Esercizio scritto 1: Per ciascuna affermazione indica se concorda con il testo citato, rispondendo sì o no e riportando alla lettera le parole del testo che lo stabiliscono: (a) lo scrivente fu consacrato sacerdote nel 1866; (b) don Gabriele Momo era un sacerdote lombardo; (c) don Gabriele Momo assisté le famiglie di Genoa per meno di dieci anni.

**** Testo citato ****

Autografo, Archivio Storico Guanelliano, Como (V, 8) trasmesso con lettera a Leonardo Mazzucchi, Laureana di Borrello, 7 maggio 1913 (E 1863).
I
Un primo drappello di suore nostre che salpano per una fondazione a Chicago negli Stati Uniti - Ricordi antichi e segni della Provvidenza divina - La ricompensa d’un atto di carità - I desiderii dell’arcivescovo di Chicago e l’incoraggiamento del Santo Padre - Il mio viaggio in America - P‹adre› Gambera - La scelta edificante delle suore ad inviarsi in America - Benedizioni di presuli - A Pompei col comm‹endatore› Leonori - La cortesia del comm‹endatore› Bartolo Longo - L’incontro provvidenziale e la benedizione del card‹inale› Ferrata - Il contegno edificante delle sei missionarie - Sull’Ivernia - Commiato commovente - Alla Vergine di Pompei.
Ricordo come se fosse ieri quando nel 1850 circa la famiglia di mia zia paterna 40 Maria Orsola Guanella, ved‹ova› Levi, partiva alla volta degli Stati Uniti fra le lagrime dei parenti e dello scrivente, il quale, cresciuto negli anni, si tenne sempre in corrispondenza con i suoi cari che dallo stato del Wisconsin, e propriamente da Genoa 41 in diocesi di La Crosse, scrivevano dei loro stenti e come spesse volte aveano a fare con gli stessi selvaggi da cui erano circondati.
Lo scrivente nel 1866 fu consacrato sacerdote e due anni dopo poté per mezzo del ven‹erabile› d‹on› Giovanni Bosco inviare alla colonia-villaggio di Genoa un parroco nella persona di certo don Gabriele Momo, sacerdote piemontese di Saluggia, il - 853 -quale per oltre venticinque anni 42 assisté con cura e zelo i parenti di mia famiglia con altre famiglie congiunte e vicine di Campodolcino: i Zaboglio, i Gadola e più altri. In far questo, don Guanella preludeva al fatto dell’invio d’un drappello di suore missionarie nel 1913? Non oserebbe affermarlo, ma è certo che la d‹ivina› Provvidenza dispone soavemente e fortemente ogni cosa 43.

****

Esercizio scritto 2: Riscrivi i record dalla riga con "At what distance from the lens" fino alla fine dei record, mettendo "girl" al posto di "woman" e lasciando invariato tutto il resto.

**** Dati del compito ****

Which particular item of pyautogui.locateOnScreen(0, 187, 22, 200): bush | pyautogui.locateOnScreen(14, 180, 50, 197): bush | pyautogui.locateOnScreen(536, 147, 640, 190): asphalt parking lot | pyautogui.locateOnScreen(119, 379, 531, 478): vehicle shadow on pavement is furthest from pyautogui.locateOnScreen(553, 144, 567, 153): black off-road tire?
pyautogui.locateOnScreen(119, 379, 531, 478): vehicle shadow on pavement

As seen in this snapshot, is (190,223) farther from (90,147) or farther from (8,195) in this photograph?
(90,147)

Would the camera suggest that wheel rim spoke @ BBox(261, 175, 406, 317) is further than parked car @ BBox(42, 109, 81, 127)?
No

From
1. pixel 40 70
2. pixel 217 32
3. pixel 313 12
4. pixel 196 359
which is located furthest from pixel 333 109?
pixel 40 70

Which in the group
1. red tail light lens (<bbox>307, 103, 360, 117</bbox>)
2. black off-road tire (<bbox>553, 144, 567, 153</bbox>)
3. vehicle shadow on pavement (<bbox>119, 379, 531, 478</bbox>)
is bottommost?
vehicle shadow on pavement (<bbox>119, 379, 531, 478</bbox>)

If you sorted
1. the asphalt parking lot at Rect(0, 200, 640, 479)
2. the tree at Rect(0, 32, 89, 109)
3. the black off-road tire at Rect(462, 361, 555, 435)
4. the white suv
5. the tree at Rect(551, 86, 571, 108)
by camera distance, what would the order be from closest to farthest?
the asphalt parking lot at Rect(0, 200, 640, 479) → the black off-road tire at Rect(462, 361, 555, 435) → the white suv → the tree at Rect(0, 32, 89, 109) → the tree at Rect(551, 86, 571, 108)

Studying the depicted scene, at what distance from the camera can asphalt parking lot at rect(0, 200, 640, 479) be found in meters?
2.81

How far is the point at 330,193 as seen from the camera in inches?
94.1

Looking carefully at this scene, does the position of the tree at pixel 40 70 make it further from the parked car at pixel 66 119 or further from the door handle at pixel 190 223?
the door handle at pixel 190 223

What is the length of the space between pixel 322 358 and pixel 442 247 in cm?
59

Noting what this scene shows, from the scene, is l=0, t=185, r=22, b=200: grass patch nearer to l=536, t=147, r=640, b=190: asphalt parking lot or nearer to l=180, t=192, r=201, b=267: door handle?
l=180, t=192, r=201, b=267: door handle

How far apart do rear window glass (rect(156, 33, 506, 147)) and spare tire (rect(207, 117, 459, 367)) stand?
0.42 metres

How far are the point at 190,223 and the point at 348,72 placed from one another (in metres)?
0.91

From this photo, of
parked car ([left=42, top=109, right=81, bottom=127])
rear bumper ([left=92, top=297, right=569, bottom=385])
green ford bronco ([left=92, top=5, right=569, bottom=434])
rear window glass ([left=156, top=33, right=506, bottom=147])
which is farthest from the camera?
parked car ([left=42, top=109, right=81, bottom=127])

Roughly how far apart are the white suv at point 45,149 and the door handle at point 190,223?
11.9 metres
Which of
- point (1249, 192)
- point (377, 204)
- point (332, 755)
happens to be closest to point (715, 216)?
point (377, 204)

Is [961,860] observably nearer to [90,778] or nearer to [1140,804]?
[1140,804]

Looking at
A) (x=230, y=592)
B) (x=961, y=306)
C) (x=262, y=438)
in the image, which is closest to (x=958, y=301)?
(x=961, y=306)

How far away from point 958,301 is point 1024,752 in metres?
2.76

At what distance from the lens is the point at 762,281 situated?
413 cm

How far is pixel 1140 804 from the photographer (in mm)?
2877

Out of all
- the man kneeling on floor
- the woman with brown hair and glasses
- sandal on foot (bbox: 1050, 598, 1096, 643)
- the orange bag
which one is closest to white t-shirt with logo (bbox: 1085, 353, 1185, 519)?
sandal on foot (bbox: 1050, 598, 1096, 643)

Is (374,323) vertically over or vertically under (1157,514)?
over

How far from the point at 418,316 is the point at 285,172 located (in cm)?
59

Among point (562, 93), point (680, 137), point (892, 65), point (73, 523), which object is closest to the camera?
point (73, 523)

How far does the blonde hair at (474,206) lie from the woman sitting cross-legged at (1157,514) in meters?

****

Risposta corretta 1:
(a) Sì: "Lo scrivente nel 1866 fu consacrato sacerdote".
(b) No: "sacerdote piemontese di Saluggia".
(c) No: "per oltre venticinque anni".

Risposta corretta 2:
At what distance from the lens is the point at 762,281 situated?
413 cm

How far is pixel 1140 804 from the photographer (in mm)?
2877

Out of all
- the man kneeling on floor
- the girl with brown hair and glasses
- sandal on foot (bbox: 1050, 598, 1096, 643)
- the orange bag
which one is closest to white t-shirt with logo (bbox: 1085, 353, 1185, 519)?
sandal on foot (bbox: 1050, 598, 1096, 643)

Is (374,323) vertically over or vertically under (1157,514)?
over

How far from the point at 418,316 is the point at 285,172 located (in cm)?
59

Among point (562, 93), point (680, 137), point (892, 65), point (73, 523), which object is closest to the camera?
point (73, 523)

How far does the blonde hair at (474,206) lie from the girl sitting cross-legged at (1157,514) in meters?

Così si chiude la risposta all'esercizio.